Von NÖN Redaktion. Erstellt am 08. Juli 2020 (05:31)
Rewe
APA (AFP)

Für Kunden wird es beim Einkauf eher unbemerkt bleiben. Denn Billa und Merkur wird es weiterhin geben. Zusammenfassen will sie REWE aber unter einem Dach. Sie bekommen eine Verwaltungseinheit namens BMÖ. Die Vorstände werden fusioniert. Mit der Bündelung sollen Kosten gespart werden.

Auswirkungen hat das auch auf die REWE-Zentrale in Wiener Neudorf (Bezirk Mödling): Dort sollen bis Ende 2022 zwischen 200 und 250 Mitarbeiter abgebaut werden. Einen Sozialplan gibt es bereits. Rewe-Österreich-Chef Marcel Haraszti betont, dass er hoffe, dass diese im Konzern anderweitig einen Posten finden. Insgesamt wolle der Konzern beim Personal in Österreich nämlich wachsen – vor allem in den Filialen. Heuer nahm REWE schon 1.000 Mitarbeiter auf.

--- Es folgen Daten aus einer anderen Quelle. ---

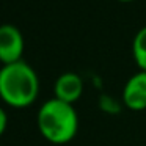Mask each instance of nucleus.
<instances>
[{"instance_id":"nucleus-1","label":"nucleus","mask_w":146,"mask_h":146,"mask_svg":"<svg viewBox=\"0 0 146 146\" xmlns=\"http://www.w3.org/2000/svg\"><path fill=\"white\" fill-rule=\"evenodd\" d=\"M39 94L36 71L24 60L0 68V99L13 108H27Z\"/></svg>"},{"instance_id":"nucleus-2","label":"nucleus","mask_w":146,"mask_h":146,"mask_svg":"<svg viewBox=\"0 0 146 146\" xmlns=\"http://www.w3.org/2000/svg\"><path fill=\"white\" fill-rule=\"evenodd\" d=\"M36 126L49 143L66 145L79 132V115L72 104L52 98L39 107Z\"/></svg>"},{"instance_id":"nucleus-3","label":"nucleus","mask_w":146,"mask_h":146,"mask_svg":"<svg viewBox=\"0 0 146 146\" xmlns=\"http://www.w3.org/2000/svg\"><path fill=\"white\" fill-rule=\"evenodd\" d=\"M24 36L21 30L10 24L0 25V61L11 64L22 60Z\"/></svg>"},{"instance_id":"nucleus-4","label":"nucleus","mask_w":146,"mask_h":146,"mask_svg":"<svg viewBox=\"0 0 146 146\" xmlns=\"http://www.w3.org/2000/svg\"><path fill=\"white\" fill-rule=\"evenodd\" d=\"M123 104L132 111L146 110V71H138L123 88Z\"/></svg>"},{"instance_id":"nucleus-5","label":"nucleus","mask_w":146,"mask_h":146,"mask_svg":"<svg viewBox=\"0 0 146 146\" xmlns=\"http://www.w3.org/2000/svg\"><path fill=\"white\" fill-rule=\"evenodd\" d=\"M83 94V80L76 72H63L54 85V98L68 104H76Z\"/></svg>"},{"instance_id":"nucleus-6","label":"nucleus","mask_w":146,"mask_h":146,"mask_svg":"<svg viewBox=\"0 0 146 146\" xmlns=\"http://www.w3.org/2000/svg\"><path fill=\"white\" fill-rule=\"evenodd\" d=\"M132 54L140 71H146V25L137 32L132 41Z\"/></svg>"},{"instance_id":"nucleus-7","label":"nucleus","mask_w":146,"mask_h":146,"mask_svg":"<svg viewBox=\"0 0 146 146\" xmlns=\"http://www.w3.org/2000/svg\"><path fill=\"white\" fill-rule=\"evenodd\" d=\"M7 127H8V115L3 110V107H0V137L5 133Z\"/></svg>"},{"instance_id":"nucleus-8","label":"nucleus","mask_w":146,"mask_h":146,"mask_svg":"<svg viewBox=\"0 0 146 146\" xmlns=\"http://www.w3.org/2000/svg\"><path fill=\"white\" fill-rule=\"evenodd\" d=\"M119 2H132V0H119Z\"/></svg>"}]
</instances>
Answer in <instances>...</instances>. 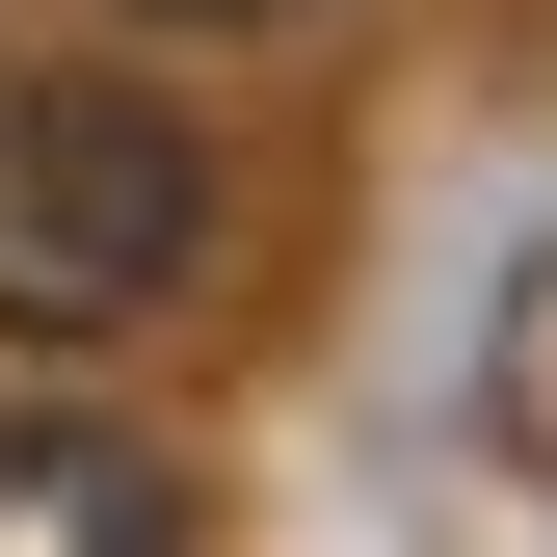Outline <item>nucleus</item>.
I'll return each instance as SVG.
<instances>
[{"instance_id": "obj_3", "label": "nucleus", "mask_w": 557, "mask_h": 557, "mask_svg": "<svg viewBox=\"0 0 557 557\" xmlns=\"http://www.w3.org/2000/svg\"><path fill=\"white\" fill-rule=\"evenodd\" d=\"M160 27H319V0H160Z\"/></svg>"}, {"instance_id": "obj_2", "label": "nucleus", "mask_w": 557, "mask_h": 557, "mask_svg": "<svg viewBox=\"0 0 557 557\" xmlns=\"http://www.w3.org/2000/svg\"><path fill=\"white\" fill-rule=\"evenodd\" d=\"M0 557H186V478L133 425H0Z\"/></svg>"}, {"instance_id": "obj_1", "label": "nucleus", "mask_w": 557, "mask_h": 557, "mask_svg": "<svg viewBox=\"0 0 557 557\" xmlns=\"http://www.w3.org/2000/svg\"><path fill=\"white\" fill-rule=\"evenodd\" d=\"M213 265V133L160 81H0V345H133Z\"/></svg>"}]
</instances>
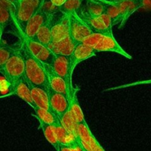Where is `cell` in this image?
Returning <instances> with one entry per match:
<instances>
[{
	"label": "cell",
	"mask_w": 151,
	"mask_h": 151,
	"mask_svg": "<svg viewBox=\"0 0 151 151\" xmlns=\"http://www.w3.org/2000/svg\"><path fill=\"white\" fill-rule=\"evenodd\" d=\"M115 4L119 9V29L125 24L133 13L142 7L139 0H124L116 2Z\"/></svg>",
	"instance_id": "8fae6325"
},
{
	"label": "cell",
	"mask_w": 151,
	"mask_h": 151,
	"mask_svg": "<svg viewBox=\"0 0 151 151\" xmlns=\"http://www.w3.org/2000/svg\"><path fill=\"white\" fill-rule=\"evenodd\" d=\"M50 1H51V3L53 5H55V7H58L59 8V7H61V6L66 2V0H50Z\"/></svg>",
	"instance_id": "d6a6232c"
},
{
	"label": "cell",
	"mask_w": 151,
	"mask_h": 151,
	"mask_svg": "<svg viewBox=\"0 0 151 151\" xmlns=\"http://www.w3.org/2000/svg\"><path fill=\"white\" fill-rule=\"evenodd\" d=\"M69 18V35L77 43H82L92 32L76 13L67 15Z\"/></svg>",
	"instance_id": "8992f818"
},
{
	"label": "cell",
	"mask_w": 151,
	"mask_h": 151,
	"mask_svg": "<svg viewBox=\"0 0 151 151\" xmlns=\"http://www.w3.org/2000/svg\"><path fill=\"white\" fill-rule=\"evenodd\" d=\"M49 102L50 111L52 112L60 120L65 114L69 111V103L67 97L49 88Z\"/></svg>",
	"instance_id": "30bf717a"
},
{
	"label": "cell",
	"mask_w": 151,
	"mask_h": 151,
	"mask_svg": "<svg viewBox=\"0 0 151 151\" xmlns=\"http://www.w3.org/2000/svg\"><path fill=\"white\" fill-rule=\"evenodd\" d=\"M77 44L70 35H68L60 41L51 42L47 47L54 55L70 56Z\"/></svg>",
	"instance_id": "e0dca14e"
},
{
	"label": "cell",
	"mask_w": 151,
	"mask_h": 151,
	"mask_svg": "<svg viewBox=\"0 0 151 151\" xmlns=\"http://www.w3.org/2000/svg\"><path fill=\"white\" fill-rule=\"evenodd\" d=\"M82 43L91 47L96 52H112L121 55L128 59H132L131 55L125 51L114 36L91 33L85 38Z\"/></svg>",
	"instance_id": "7a4b0ae2"
},
{
	"label": "cell",
	"mask_w": 151,
	"mask_h": 151,
	"mask_svg": "<svg viewBox=\"0 0 151 151\" xmlns=\"http://www.w3.org/2000/svg\"><path fill=\"white\" fill-rule=\"evenodd\" d=\"M44 68H45L46 72L47 74V77H48L49 88L56 92L63 94L65 97H67L68 100H69L72 90L69 89L64 80L56 75L52 71L51 66L44 65Z\"/></svg>",
	"instance_id": "4fadbf2b"
},
{
	"label": "cell",
	"mask_w": 151,
	"mask_h": 151,
	"mask_svg": "<svg viewBox=\"0 0 151 151\" xmlns=\"http://www.w3.org/2000/svg\"><path fill=\"white\" fill-rule=\"evenodd\" d=\"M24 42L31 54L46 66H51L55 58V55L47 46L43 45L32 39L24 38Z\"/></svg>",
	"instance_id": "52a82bcc"
},
{
	"label": "cell",
	"mask_w": 151,
	"mask_h": 151,
	"mask_svg": "<svg viewBox=\"0 0 151 151\" xmlns=\"http://www.w3.org/2000/svg\"><path fill=\"white\" fill-rule=\"evenodd\" d=\"M8 1H10L12 4L14 5V7H16V12L17 10L18 7H19V3H20V0H7Z\"/></svg>",
	"instance_id": "e575fe53"
},
{
	"label": "cell",
	"mask_w": 151,
	"mask_h": 151,
	"mask_svg": "<svg viewBox=\"0 0 151 151\" xmlns=\"http://www.w3.org/2000/svg\"><path fill=\"white\" fill-rule=\"evenodd\" d=\"M13 95L11 91L10 92L7 93V94H0V98H3V97H8V96H11Z\"/></svg>",
	"instance_id": "d590c367"
},
{
	"label": "cell",
	"mask_w": 151,
	"mask_h": 151,
	"mask_svg": "<svg viewBox=\"0 0 151 151\" xmlns=\"http://www.w3.org/2000/svg\"><path fill=\"white\" fill-rule=\"evenodd\" d=\"M43 13H45L47 16H51L59 11L58 7H55L51 3L50 0H44L40 7Z\"/></svg>",
	"instance_id": "f1b7e54d"
},
{
	"label": "cell",
	"mask_w": 151,
	"mask_h": 151,
	"mask_svg": "<svg viewBox=\"0 0 151 151\" xmlns=\"http://www.w3.org/2000/svg\"><path fill=\"white\" fill-rule=\"evenodd\" d=\"M1 44V38H0V44Z\"/></svg>",
	"instance_id": "f35d334b"
},
{
	"label": "cell",
	"mask_w": 151,
	"mask_h": 151,
	"mask_svg": "<svg viewBox=\"0 0 151 151\" xmlns=\"http://www.w3.org/2000/svg\"><path fill=\"white\" fill-rule=\"evenodd\" d=\"M52 16H50L47 22L40 27V29L36 32L33 38H32V40L45 46H48L51 43V25Z\"/></svg>",
	"instance_id": "44dd1931"
},
{
	"label": "cell",
	"mask_w": 151,
	"mask_h": 151,
	"mask_svg": "<svg viewBox=\"0 0 151 151\" xmlns=\"http://www.w3.org/2000/svg\"><path fill=\"white\" fill-rule=\"evenodd\" d=\"M88 145L89 146L91 151H106L103 149V147L100 145V143L98 142V141H97V139L95 138L94 135H92V137L90 139Z\"/></svg>",
	"instance_id": "4dcf8cb0"
},
{
	"label": "cell",
	"mask_w": 151,
	"mask_h": 151,
	"mask_svg": "<svg viewBox=\"0 0 151 151\" xmlns=\"http://www.w3.org/2000/svg\"><path fill=\"white\" fill-rule=\"evenodd\" d=\"M92 135V133L87 124L78 125V139L79 141L83 142L88 145Z\"/></svg>",
	"instance_id": "4316f807"
},
{
	"label": "cell",
	"mask_w": 151,
	"mask_h": 151,
	"mask_svg": "<svg viewBox=\"0 0 151 151\" xmlns=\"http://www.w3.org/2000/svg\"><path fill=\"white\" fill-rule=\"evenodd\" d=\"M24 62V77L28 83L48 91L49 81L44 65L30 53L23 41L22 46Z\"/></svg>",
	"instance_id": "6da1fadb"
},
{
	"label": "cell",
	"mask_w": 151,
	"mask_h": 151,
	"mask_svg": "<svg viewBox=\"0 0 151 151\" xmlns=\"http://www.w3.org/2000/svg\"><path fill=\"white\" fill-rule=\"evenodd\" d=\"M69 18L67 15L60 12V15L57 18L55 13L52 16L51 42H56L63 39L69 35Z\"/></svg>",
	"instance_id": "9c48e42d"
},
{
	"label": "cell",
	"mask_w": 151,
	"mask_h": 151,
	"mask_svg": "<svg viewBox=\"0 0 151 151\" xmlns=\"http://www.w3.org/2000/svg\"><path fill=\"white\" fill-rule=\"evenodd\" d=\"M10 91L12 94L17 95L22 100L26 102L33 109L35 108V104L32 100L30 90H29V84L25 78L24 75L21 77L14 84L11 86Z\"/></svg>",
	"instance_id": "2e32d148"
},
{
	"label": "cell",
	"mask_w": 151,
	"mask_h": 151,
	"mask_svg": "<svg viewBox=\"0 0 151 151\" xmlns=\"http://www.w3.org/2000/svg\"><path fill=\"white\" fill-rule=\"evenodd\" d=\"M20 1H21V0H20Z\"/></svg>",
	"instance_id": "b9f144b4"
},
{
	"label": "cell",
	"mask_w": 151,
	"mask_h": 151,
	"mask_svg": "<svg viewBox=\"0 0 151 151\" xmlns=\"http://www.w3.org/2000/svg\"><path fill=\"white\" fill-rule=\"evenodd\" d=\"M82 150H83V151H91V150H83V149H82Z\"/></svg>",
	"instance_id": "ab89813d"
},
{
	"label": "cell",
	"mask_w": 151,
	"mask_h": 151,
	"mask_svg": "<svg viewBox=\"0 0 151 151\" xmlns=\"http://www.w3.org/2000/svg\"><path fill=\"white\" fill-rule=\"evenodd\" d=\"M51 68L56 75L64 80L69 89L72 90L73 88L72 83V72H71L69 56L55 55V58Z\"/></svg>",
	"instance_id": "ba28073f"
},
{
	"label": "cell",
	"mask_w": 151,
	"mask_h": 151,
	"mask_svg": "<svg viewBox=\"0 0 151 151\" xmlns=\"http://www.w3.org/2000/svg\"><path fill=\"white\" fill-rule=\"evenodd\" d=\"M80 89L78 88H72V91H71L69 100V111L78 125H81V124L85 125V124H87L86 121L85 120L84 114L83 113L81 106H80L79 102H78V97H77V92Z\"/></svg>",
	"instance_id": "ac0fdd59"
},
{
	"label": "cell",
	"mask_w": 151,
	"mask_h": 151,
	"mask_svg": "<svg viewBox=\"0 0 151 151\" xmlns=\"http://www.w3.org/2000/svg\"><path fill=\"white\" fill-rule=\"evenodd\" d=\"M0 73L10 86L23 76L24 74V62L22 47L16 49L10 58L0 66Z\"/></svg>",
	"instance_id": "3957f363"
},
{
	"label": "cell",
	"mask_w": 151,
	"mask_h": 151,
	"mask_svg": "<svg viewBox=\"0 0 151 151\" xmlns=\"http://www.w3.org/2000/svg\"><path fill=\"white\" fill-rule=\"evenodd\" d=\"M39 124L40 127L42 129V131L44 133V135L45 137V138L55 147V149L57 150L59 144L58 142L55 132L54 127L51 125L44 123V122H39Z\"/></svg>",
	"instance_id": "603a6c76"
},
{
	"label": "cell",
	"mask_w": 151,
	"mask_h": 151,
	"mask_svg": "<svg viewBox=\"0 0 151 151\" xmlns=\"http://www.w3.org/2000/svg\"><path fill=\"white\" fill-rule=\"evenodd\" d=\"M104 13V4L97 0H83L77 14L78 16L98 17Z\"/></svg>",
	"instance_id": "9a60e30c"
},
{
	"label": "cell",
	"mask_w": 151,
	"mask_h": 151,
	"mask_svg": "<svg viewBox=\"0 0 151 151\" xmlns=\"http://www.w3.org/2000/svg\"><path fill=\"white\" fill-rule=\"evenodd\" d=\"M142 7L145 8H150V0H139Z\"/></svg>",
	"instance_id": "836d02e7"
},
{
	"label": "cell",
	"mask_w": 151,
	"mask_h": 151,
	"mask_svg": "<svg viewBox=\"0 0 151 151\" xmlns=\"http://www.w3.org/2000/svg\"><path fill=\"white\" fill-rule=\"evenodd\" d=\"M35 113V117L38 120V122H44V123L49 124L52 126L58 125L60 123V120L50 111L41 109L38 107L33 108Z\"/></svg>",
	"instance_id": "7402d4cb"
},
{
	"label": "cell",
	"mask_w": 151,
	"mask_h": 151,
	"mask_svg": "<svg viewBox=\"0 0 151 151\" xmlns=\"http://www.w3.org/2000/svg\"><path fill=\"white\" fill-rule=\"evenodd\" d=\"M50 16H47L44 13H43L41 9L38 10L33 16L31 17L29 22L27 24L25 31L24 32L23 38L32 39L38 29L42 25L47 22Z\"/></svg>",
	"instance_id": "5bb4252c"
},
{
	"label": "cell",
	"mask_w": 151,
	"mask_h": 151,
	"mask_svg": "<svg viewBox=\"0 0 151 151\" xmlns=\"http://www.w3.org/2000/svg\"><path fill=\"white\" fill-rule=\"evenodd\" d=\"M12 22H14V20L11 13L4 9L0 8V38L2 36L6 27L10 25Z\"/></svg>",
	"instance_id": "484cf974"
},
{
	"label": "cell",
	"mask_w": 151,
	"mask_h": 151,
	"mask_svg": "<svg viewBox=\"0 0 151 151\" xmlns=\"http://www.w3.org/2000/svg\"><path fill=\"white\" fill-rule=\"evenodd\" d=\"M96 55V52L93 50L91 47L85 45L83 43H79L75 46L73 52L71 55L69 56L70 58V65H71V72L73 73L75 67L78 63L86 59L92 58Z\"/></svg>",
	"instance_id": "7c38bea8"
},
{
	"label": "cell",
	"mask_w": 151,
	"mask_h": 151,
	"mask_svg": "<svg viewBox=\"0 0 151 151\" xmlns=\"http://www.w3.org/2000/svg\"><path fill=\"white\" fill-rule=\"evenodd\" d=\"M82 1L83 0H66V2L59 7V10L66 15L74 13H77L81 7Z\"/></svg>",
	"instance_id": "d4e9b609"
},
{
	"label": "cell",
	"mask_w": 151,
	"mask_h": 151,
	"mask_svg": "<svg viewBox=\"0 0 151 151\" xmlns=\"http://www.w3.org/2000/svg\"><path fill=\"white\" fill-rule=\"evenodd\" d=\"M17 48L11 47L9 45L0 44V66L7 61L10 56L15 52Z\"/></svg>",
	"instance_id": "83f0119b"
},
{
	"label": "cell",
	"mask_w": 151,
	"mask_h": 151,
	"mask_svg": "<svg viewBox=\"0 0 151 151\" xmlns=\"http://www.w3.org/2000/svg\"><path fill=\"white\" fill-rule=\"evenodd\" d=\"M97 1H103V2H104V1H106L107 0H97Z\"/></svg>",
	"instance_id": "74e56055"
},
{
	"label": "cell",
	"mask_w": 151,
	"mask_h": 151,
	"mask_svg": "<svg viewBox=\"0 0 151 151\" xmlns=\"http://www.w3.org/2000/svg\"><path fill=\"white\" fill-rule=\"evenodd\" d=\"M53 127L55 128V132L59 145H63L69 146V147L81 146L79 142V140L77 139V137L66 131L62 126L61 123Z\"/></svg>",
	"instance_id": "d6986e66"
},
{
	"label": "cell",
	"mask_w": 151,
	"mask_h": 151,
	"mask_svg": "<svg viewBox=\"0 0 151 151\" xmlns=\"http://www.w3.org/2000/svg\"><path fill=\"white\" fill-rule=\"evenodd\" d=\"M56 151H83L81 146L78 147H69V146L63 145H59Z\"/></svg>",
	"instance_id": "1f68e13d"
},
{
	"label": "cell",
	"mask_w": 151,
	"mask_h": 151,
	"mask_svg": "<svg viewBox=\"0 0 151 151\" xmlns=\"http://www.w3.org/2000/svg\"><path fill=\"white\" fill-rule=\"evenodd\" d=\"M124 1V0H107V2H110V3H116V2H119V1Z\"/></svg>",
	"instance_id": "8d00e7d4"
},
{
	"label": "cell",
	"mask_w": 151,
	"mask_h": 151,
	"mask_svg": "<svg viewBox=\"0 0 151 151\" xmlns=\"http://www.w3.org/2000/svg\"><path fill=\"white\" fill-rule=\"evenodd\" d=\"M42 1H44V0H42Z\"/></svg>",
	"instance_id": "60d3db41"
},
{
	"label": "cell",
	"mask_w": 151,
	"mask_h": 151,
	"mask_svg": "<svg viewBox=\"0 0 151 151\" xmlns=\"http://www.w3.org/2000/svg\"><path fill=\"white\" fill-rule=\"evenodd\" d=\"M29 90L35 107L41 108L50 111L48 91L39 87L32 86L31 85H29Z\"/></svg>",
	"instance_id": "ffe728a7"
},
{
	"label": "cell",
	"mask_w": 151,
	"mask_h": 151,
	"mask_svg": "<svg viewBox=\"0 0 151 151\" xmlns=\"http://www.w3.org/2000/svg\"><path fill=\"white\" fill-rule=\"evenodd\" d=\"M60 123L62 126L65 128L69 133L75 135L78 139V124L76 123L75 120L73 119L72 116H71L70 113L68 111L64 116L60 119Z\"/></svg>",
	"instance_id": "cb8c5ba5"
},
{
	"label": "cell",
	"mask_w": 151,
	"mask_h": 151,
	"mask_svg": "<svg viewBox=\"0 0 151 151\" xmlns=\"http://www.w3.org/2000/svg\"><path fill=\"white\" fill-rule=\"evenodd\" d=\"M42 0H21L19 7L15 13L14 22L22 32L25 31L27 24L32 16L38 11L42 4Z\"/></svg>",
	"instance_id": "277c9868"
},
{
	"label": "cell",
	"mask_w": 151,
	"mask_h": 151,
	"mask_svg": "<svg viewBox=\"0 0 151 151\" xmlns=\"http://www.w3.org/2000/svg\"><path fill=\"white\" fill-rule=\"evenodd\" d=\"M84 23L91 29L92 33H98L109 36H114L112 32V22L110 17L106 14L100 15L98 17L79 16Z\"/></svg>",
	"instance_id": "5b68a950"
},
{
	"label": "cell",
	"mask_w": 151,
	"mask_h": 151,
	"mask_svg": "<svg viewBox=\"0 0 151 151\" xmlns=\"http://www.w3.org/2000/svg\"><path fill=\"white\" fill-rule=\"evenodd\" d=\"M0 8L4 9V10L10 12L11 13L12 16H13V20H14L15 13H16V7L10 1H8L7 0H0Z\"/></svg>",
	"instance_id": "f546056e"
}]
</instances>
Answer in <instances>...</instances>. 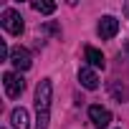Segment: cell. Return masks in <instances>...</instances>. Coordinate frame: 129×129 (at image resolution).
<instances>
[{"mask_svg":"<svg viewBox=\"0 0 129 129\" xmlns=\"http://www.w3.org/2000/svg\"><path fill=\"white\" fill-rule=\"evenodd\" d=\"M51 94H53V86H51V79H41L38 81V89H36V129H48V121H51Z\"/></svg>","mask_w":129,"mask_h":129,"instance_id":"1","label":"cell"},{"mask_svg":"<svg viewBox=\"0 0 129 129\" xmlns=\"http://www.w3.org/2000/svg\"><path fill=\"white\" fill-rule=\"evenodd\" d=\"M0 25H3L10 36H20V33H23V18H20V13L13 10V8L3 10V15H0Z\"/></svg>","mask_w":129,"mask_h":129,"instance_id":"2","label":"cell"},{"mask_svg":"<svg viewBox=\"0 0 129 129\" xmlns=\"http://www.w3.org/2000/svg\"><path fill=\"white\" fill-rule=\"evenodd\" d=\"M3 86H5V94H8L10 99H18V96L25 91V81H23V76H20V74H13V71L3 74Z\"/></svg>","mask_w":129,"mask_h":129,"instance_id":"3","label":"cell"},{"mask_svg":"<svg viewBox=\"0 0 129 129\" xmlns=\"http://www.w3.org/2000/svg\"><path fill=\"white\" fill-rule=\"evenodd\" d=\"M10 63L18 69V71H28L33 66V58H30V51L23 48V46H15L10 48Z\"/></svg>","mask_w":129,"mask_h":129,"instance_id":"4","label":"cell"},{"mask_svg":"<svg viewBox=\"0 0 129 129\" xmlns=\"http://www.w3.org/2000/svg\"><path fill=\"white\" fill-rule=\"evenodd\" d=\"M89 119L94 121L96 129H109V124H111V114H109V109L101 106V104L89 106Z\"/></svg>","mask_w":129,"mask_h":129,"instance_id":"5","label":"cell"},{"mask_svg":"<svg viewBox=\"0 0 129 129\" xmlns=\"http://www.w3.org/2000/svg\"><path fill=\"white\" fill-rule=\"evenodd\" d=\"M96 33H99V38H104V41L114 38V36L119 33V20H116L114 15H104V18L99 20V25H96Z\"/></svg>","mask_w":129,"mask_h":129,"instance_id":"6","label":"cell"},{"mask_svg":"<svg viewBox=\"0 0 129 129\" xmlns=\"http://www.w3.org/2000/svg\"><path fill=\"white\" fill-rule=\"evenodd\" d=\"M79 81H81V86L89 89V91L99 89V76H96V71H94L91 66H81V71H79Z\"/></svg>","mask_w":129,"mask_h":129,"instance_id":"7","label":"cell"},{"mask_svg":"<svg viewBox=\"0 0 129 129\" xmlns=\"http://www.w3.org/2000/svg\"><path fill=\"white\" fill-rule=\"evenodd\" d=\"M10 124H13V129H28L30 126V121H28V111L20 106V109H13V114H10Z\"/></svg>","mask_w":129,"mask_h":129,"instance_id":"8","label":"cell"},{"mask_svg":"<svg viewBox=\"0 0 129 129\" xmlns=\"http://www.w3.org/2000/svg\"><path fill=\"white\" fill-rule=\"evenodd\" d=\"M86 61H89V66H91V69H104V66H106L104 53H101L99 48H94V46L86 48Z\"/></svg>","mask_w":129,"mask_h":129,"instance_id":"9","label":"cell"},{"mask_svg":"<svg viewBox=\"0 0 129 129\" xmlns=\"http://www.w3.org/2000/svg\"><path fill=\"white\" fill-rule=\"evenodd\" d=\"M33 10L41 13V15H51L56 10V3H51V0H36L33 3Z\"/></svg>","mask_w":129,"mask_h":129,"instance_id":"10","label":"cell"},{"mask_svg":"<svg viewBox=\"0 0 129 129\" xmlns=\"http://www.w3.org/2000/svg\"><path fill=\"white\" fill-rule=\"evenodd\" d=\"M0 61H10V51H8V46L0 41Z\"/></svg>","mask_w":129,"mask_h":129,"instance_id":"11","label":"cell"},{"mask_svg":"<svg viewBox=\"0 0 129 129\" xmlns=\"http://www.w3.org/2000/svg\"><path fill=\"white\" fill-rule=\"evenodd\" d=\"M111 91H114V96H119V99H124V96H126V91H124V89H119V84H114V86H111Z\"/></svg>","mask_w":129,"mask_h":129,"instance_id":"12","label":"cell"},{"mask_svg":"<svg viewBox=\"0 0 129 129\" xmlns=\"http://www.w3.org/2000/svg\"><path fill=\"white\" fill-rule=\"evenodd\" d=\"M124 48H126V53H129V41H126V46H124Z\"/></svg>","mask_w":129,"mask_h":129,"instance_id":"13","label":"cell"},{"mask_svg":"<svg viewBox=\"0 0 129 129\" xmlns=\"http://www.w3.org/2000/svg\"><path fill=\"white\" fill-rule=\"evenodd\" d=\"M126 13H129V3H126Z\"/></svg>","mask_w":129,"mask_h":129,"instance_id":"14","label":"cell"}]
</instances>
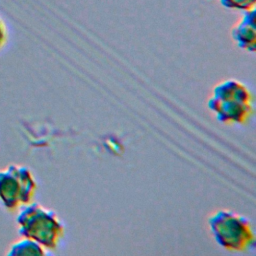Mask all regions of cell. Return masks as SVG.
<instances>
[{
  "instance_id": "cell-3",
  "label": "cell",
  "mask_w": 256,
  "mask_h": 256,
  "mask_svg": "<svg viewBox=\"0 0 256 256\" xmlns=\"http://www.w3.org/2000/svg\"><path fill=\"white\" fill-rule=\"evenodd\" d=\"M208 226L216 243L228 251L253 249L256 236L251 221L230 210H218L208 218Z\"/></svg>"
},
{
  "instance_id": "cell-7",
  "label": "cell",
  "mask_w": 256,
  "mask_h": 256,
  "mask_svg": "<svg viewBox=\"0 0 256 256\" xmlns=\"http://www.w3.org/2000/svg\"><path fill=\"white\" fill-rule=\"evenodd\" d=\"M221 5L235 10H251L254 9L256 0H219Z\"/></svg>"
},
{
  "instance_id": "cell-8",
  "label": "cell",
  "mask_w": 256,
  "mask_h": 256,
  "mask_svg": "<svg viewBox=\"0 0 256 256\" xmlns=\"http://www.w3.org/2000/svg\"><path fill=\"white\" fill-rule=\"evenodd\" d=\"M8 41V29L5 22L0 18V50H2Z\"/></svg>"
},
{
  "instance_id": "cell-6",
  "label": "cell",
  "mask_w": 256,
  "mask_h": 256,
  "mask_svg": "<svg viewBox=\"0 0 256 256\" xmlns=\"http://www.w3.org/2000/svg\"><path fill=\"white\" fill-rule=\"evenodd\" d=\"M47 253V250L42 247L39 243L36 241L22 237L21 239L13 242L6 252L8 256H21V255H45Z\"/></svg>"
},
{
  "instance_id": "cell-4",
  "label": "cell",
  "mask_w": 256,
  "mask_h": 256,
  "mask_svg": "<svg viewBox=\"0 0 256 256\" xmlns=\"http://www.w3.org/2000/svg\"><path fill=\"white\" fill-rule=\"evenodd\" d=\"M37 182L29 167L10 164L0 170V205L14 212L33 202Z\"/></svg>"
},
{
  "instance_id": "cell-5",
  "label": "cell",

Einige Änderungen werden die Kunden auch direkt zu spüren bekommen: Mit der Preisschlacht soll Schluss sein. Der Aktionsanteil werde weiter reduziert, kündigte Haraszti an. Stattdessen setze der Konzern auf Dauer-Tiefpreise. Gleichzeitig soll das regionale Sortiment erweitert werden. Die Preise sollen in beiden Geschäften gleich gestaltet sein.